In many ways we were unintentionally prepared for a quick shift to online. Our journey started in 2016 when we began a €400,000 investment in different technologies that help us run the business and deliver events. Companies, like ourselves, that have solid business systems, and that have invested in technology are the ones that can now afford to enter reinvention mode rather than survival mode.
Using technology and moving events to a virtual world was the only available option. Our entire business depends on face-to-face business events so we needed solutions that could engage people even though they weren’t allowed to be in the same room as one another. The process involved identifying key sectors where we might be able to assist organisations to rethink how they do events.
“Regardless of when restrictions are lifted, I believe remote working is here to stay so it’s important that we provide an outlet for remote workers to stay connected and engaged”
What impact has moving online had on the business?
Every day is a challenge, but the challenges bring new opportunities. There’s been both negative and positive impacts. We had to temporarily lay off our operations team. We were starting at zero so our event volumes have severely reduced. This means a lot less event administration, project management and no requirement for face-to-face event staff.
The positive impact is that we are converting current bookings to online events, reaching new customers, creating new opportunities for the business that didn’t exist before and we now have access to a global market for team building for remote workers.

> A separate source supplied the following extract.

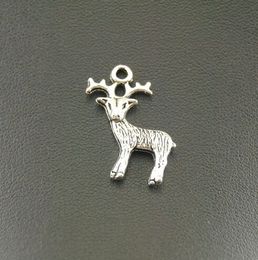 200Pcs alloy Reindeer Elk Charms Antique silver Charms Pendant For necklace Jewellery Making findings 24x19mm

Regardless of when restrictions are lifted, I believe remote working is here to stay so it’s important that we provide an outlet for remote workers to stay connected and engaged.
How important have staff been during these last two months?
We owe all our success to our team. We see ourselves as being in start-up mode, we all have new jobs, and everyone is playing multiple roles within the company. We are all in it together. Our team have the skills and determination to succeed so if we work hard and work smart, we will be successful.
What are your plans for the future?
The number one goal is to survive and stay relevant. We want to get business revenue back to a level where we can see our colleagues return from temporary layoff.
It’s impossible to predict what the future looks like post Covid-19 so we are putting plans in place to prepare for several different scenarios. It’s difficult to see face-to-face events or traditional team building returning in the short term but we can’t be sure, so we have to plan for that.